7 December (c334 - 397)
Doctor of the church

Ambrose is one of those figures in history whose influence rests mainly on a single event - a couple of hours consideration and then confrontation with an emperor. As a churchman he is celebrated as a great teacher and recognised as one of the four Latin doctors of the church, along with Augustine of Hippo, Gregory the Great and Jerome. It was he who brought Augustine to the faith.

Ambrose was born in Trier about 334 AD into a longstanding Christian family of senatorial rank actively involved in public service - his father was a prefect of Gaul. He was so to speak weaned into a public life. In his early years he studied law and while working in the Roman courts was appointed, at the age of 34, Governor of Aemilia-Liguria, an important province which included Milan, at that time administrative centre for the western part of the Roman Empire.

He was learned as a lay person, familiar with philosophical ideas, and among other things produced a condensed version of some of the works of Josephus. He was also knowledgeable on ecclesiastical matters and doctrinal controversies within the church, where he was known as a Nicene.

In 373 Auxentius, Bishop of Milan, died and Ambrose was chosen to succeed him by acclamation of the people. At the time he was a catechumen and not yet baptised. He accepted unwillingly and in just eight days passed through all the stages necessary to become a bishop.

During an active episcopacy he faced many major problems. He was one of many seeking to unify the doctrine of the church around the Nicene Creed and vigorously opposed movements that tended to fragment the church, particularly Arianism which was supported by the emperor.

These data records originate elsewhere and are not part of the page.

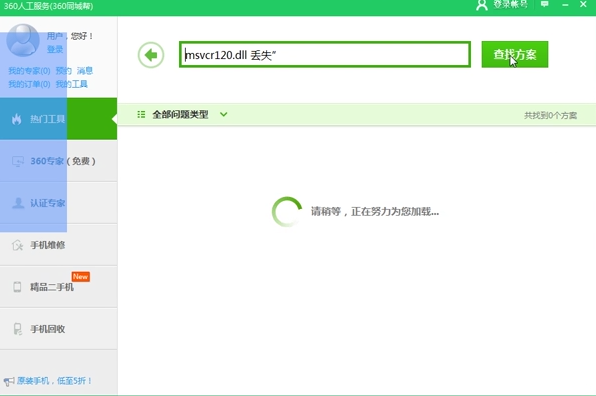 Win10系统提示计算机丢失msvcr120.dll怎么解决？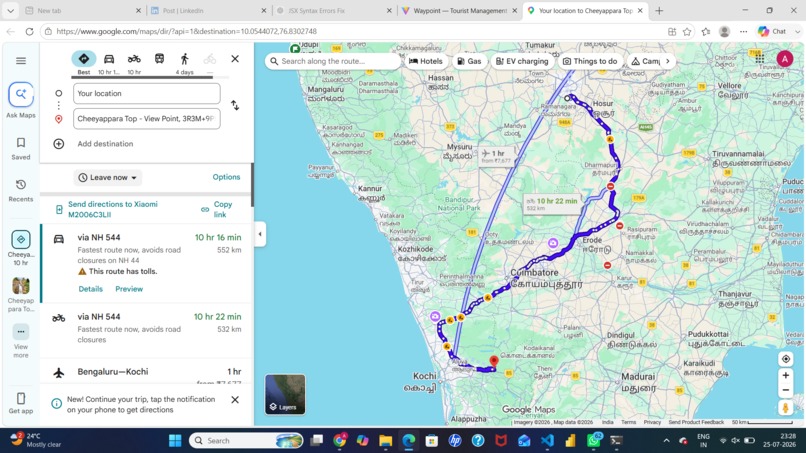 tourist Management System – screenshot 11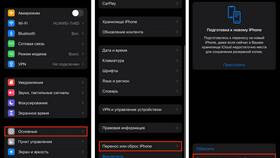 Как перенести данные с Android на iPhone в Много Мебели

He worked to diminish the influence of the pagan aristocracy, opposing senators who sought to erect a statue to a goddess. For him the laws of religious toleration in the secular world did not apply within the church and he refused to give up churches for unorthodox worship, prevailing through a mixture of diplomacy, persuasion and dogged assertion of the rights of the church. “Things that are sacred are not subject to the power of the Emperor”.

The most important and lasting historical legacy of Ambrose was his influence on the relationship between church and state. There was at the time a ‘two swords’ theory of this relationship and Ambrose was determined that the church's sword would be the sharper! The single event for which he is famed was in 390 when a Roman governor was killed in a riot and in retribution the Emperor massacred an entire village. Ambrose ordered the Emperor to perform a public penance: ‘if he wished to maintain his authority he should submit himself to God’ - which he did. This helped clarify an increasing influence of the church over the state, a profound historical movement which over centuries led to a period of ecclesiastical tyranny when clergy took to intervening in secular matters for their own advantage.

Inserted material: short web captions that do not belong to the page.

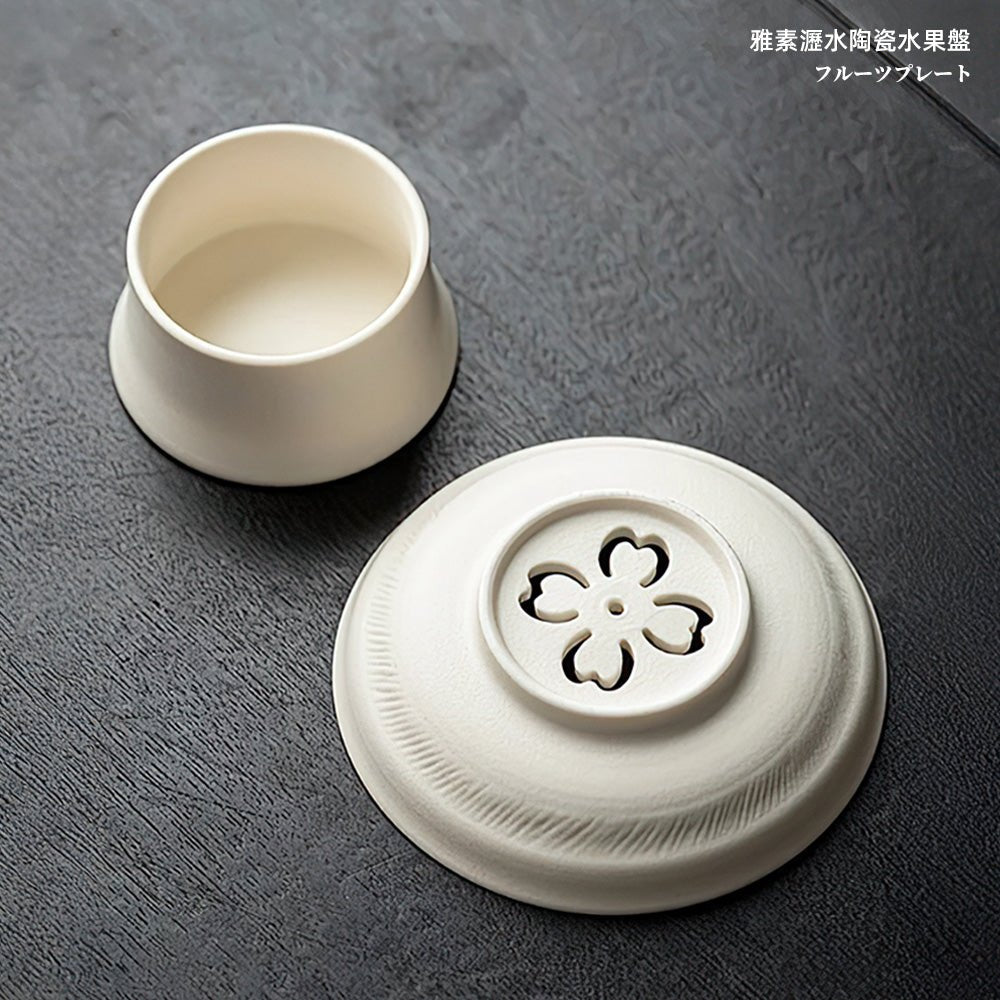 雅素瀝水陶瓷高腳盤｜洗好的水果，終於能乾爽上桌了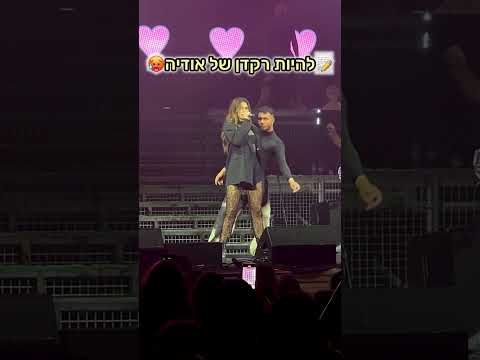 איפה נרשמים אודיה רקדן ריקוד הופעה אודיהאזולאי שורטס 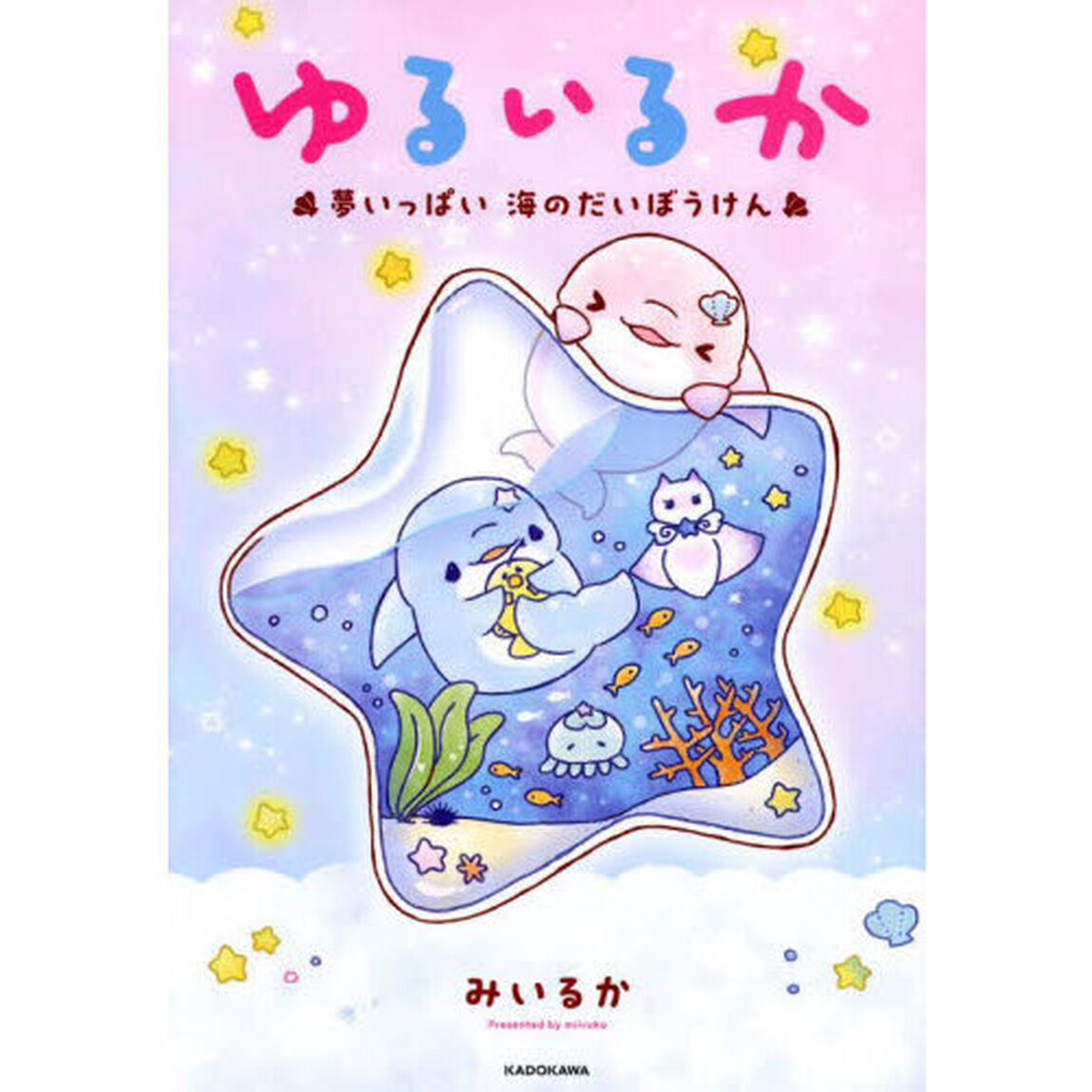 ゆるいるか　夢いっぱい海のだいぼうけん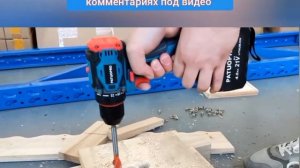 Аккумуляторная бесщеточная электрическая дрель PATUOPRO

While asserting the ascendancy of the church, condemning unacceptable doctrines and countering paganism, Ambrose was also busy with his main pastoral work as a bishop. His preaching and teaching included ‘catechism lessons’ on Baptism, Confirmation and the Eucharist and his discourses are reported to have been ‘very practical’.

He also had an influence on the development of liturgy, being the first Western teacher to make significant use of congregational hymns in worship as a way of fostering and maintaining a true and lively faith. Some of his works survive and are in use today. Tradition has it that Ambrose and Augustine together composed the Te Deum for the latter’s baptism.

In public Ambrose was bold and uncompromising, in his teaching he promoted an ascetic practice of faith, and in private he was said to have a very calm and quiet manner, much appreciated by those who knew him well. It worked on the sceptical Augustine!

Many of us have a public face different from our private face. We have all read of public figures, admired for their work or loved by their fans, who treat their family unkindly, even with cruelty. We can show our best qualities to strangers and outsiders but our less attractive side at home. Ambrose was assertive in public but gentle in private.

He died in 397 having been Bishop of Milan for twenty-four years, admired and respected in public life but loved by the people he served.